Italy's Right-Wing Government Turns Up The Heat On 'Gastronationalism'

Rome has been strongly opposed to synthetic foods, insect-based flours and health warnings on alcohol, and aggressive lobbying by Giorgia Meloni's right-wing government against nutritional labeling has prompted accusations in Brussels of "gastronationalism."

Dough is run through a press to make pasta

Creation of home made pasta

Karl De Meyer et Olivier Tosseri

ROME — On March 23, the Italian Minister of Agriculture and Food Sovereignty, Francesco Lollobrigida, announced that Rome would ask UNESCO to recognize Italian cuisine as a piece of intangible cultural heritage.

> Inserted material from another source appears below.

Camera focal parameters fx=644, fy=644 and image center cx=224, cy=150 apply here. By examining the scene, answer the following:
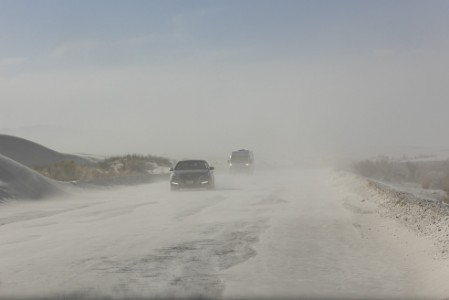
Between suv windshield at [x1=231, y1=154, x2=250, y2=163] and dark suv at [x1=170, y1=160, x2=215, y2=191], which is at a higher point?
suv windshield at [x1=231, y1=154, x2=250, y2=163]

On March 28, Lollobrigida, who is also Italian Prime Minister Giorgia Meloni's brother-in-law, promised that Italy would ban the production, import and marketing of food made in labs, especially artificial meat — despite the fact that there is still no official request to market it in Europe.

Days later, Italian Eurodeputy Alessandra Mussolini, granddaughter of fascist leader Benito Mussolini and member of the Forza Italia party, which is part of the governing coalition in Rome, caused a sensation in the European Parliament. On the sidelines of the plenary session, Sophia Loren's niece organized a wine tasting, under the slogan "In Vino Veritas," to show her strong opposition (and that of her government) to an Irish proposal to put health warnings on alcohol bottles. At the end of the press conference, around 11am, she showed her determination by drinking from the neck of a bottle of wine, to great applause.